Serotonin modulators mitigate some BTBR behaviors

The researchers tested the effects of acute doses of fluoxetine (Prozac) (a SERT blocker), risperidone (a 5-HT2A receptor antagonist) and buspirone (a partial 5-HT1A receptor agonist) on social and repetitive behaviors of BTBR mice. These three compounds regulate serotonin activity and have inconsistent, limited and sometimes harmful effects in rodent models and in people with autism. Only buspirone and fluoxetine were found to make BTBR mice significantly more social; treated mice spend proportionally more time socializing with a strange mouse than do saline-treated controls. Interestingly, BTBR mice treated with either buspirone or fluoxetine show a reduced interest in social novelty; when introduced to a second stranger mouse, they do not show a preference for either stranger. In contrast, the saline-treated controls spend more time investigating the newer mouse. Compared to either buspirone- or fluoxetine-treated mice and saline-treated controls, risperidone-treated mice spend less time investigating strange mice and novel surroundings.

Regardless of treatment, BTBR mice spend comparable amounts of time burying marbles (an index of repetitive behavior). However, eliminating from the analysis one saline-treated control that did not bury any marbles suggests that risperidone-treated mice bury significantly fewer marbles than the saline-treated controls.

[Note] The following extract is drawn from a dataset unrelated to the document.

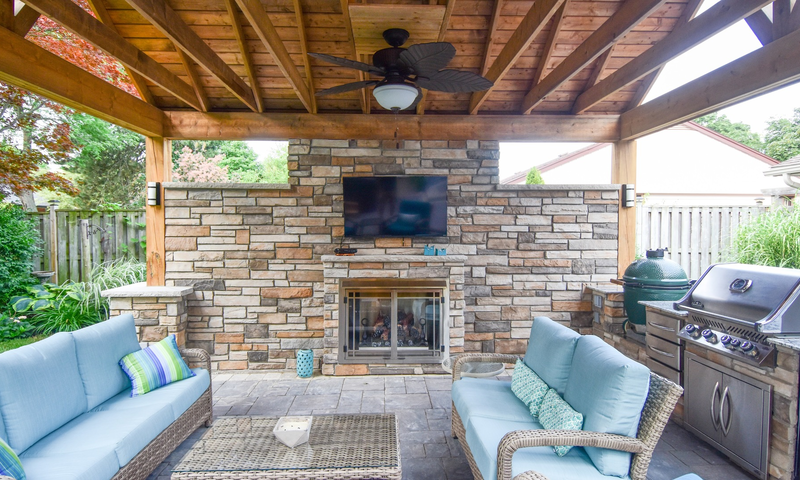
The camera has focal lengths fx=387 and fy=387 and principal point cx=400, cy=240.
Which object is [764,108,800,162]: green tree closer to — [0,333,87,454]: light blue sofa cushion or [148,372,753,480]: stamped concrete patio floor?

In summary, Daws and her team concluded that the autism-like behaviors of BTBR mice are likely due in part to altered hippocampal SERT serotonin transporter and/or altered 5-HT1A serotonin receptor function. These findings may lead to the identification of additional therapeutic targets for treating human autism.


Gould GG, Hensler JG, Burke TF, Benno RH, Onaivi ES, Daws LC. 2011. Density and function of central serotonin (5-HT) transporters, 5-HT1A and 5-HT2A receptors, and effects of their targeting on BTBR T+ tf/J mouse social behavior. J Neurochem 116:291-303.

Herbert MR. 2010. Contributions of the environment and environmentally vulnerable physiology to autism spectrum disorders. Curr Opin Neurol. 23:103-10.

West L, Waldrop J, Brunssen S. 2009. Pharmacologic treatment for the core deficits and associated symptoms of autism in children. J Pediatr Health Care 23:75-89.

Yang M, Zhodzishsky V, Crawley JN. 2007. Social deficits in BTBR T+tf/J mice are unchanged by cross-fostering with C57BL/6J mothers. Int J Dev Neurosci 25:515-21.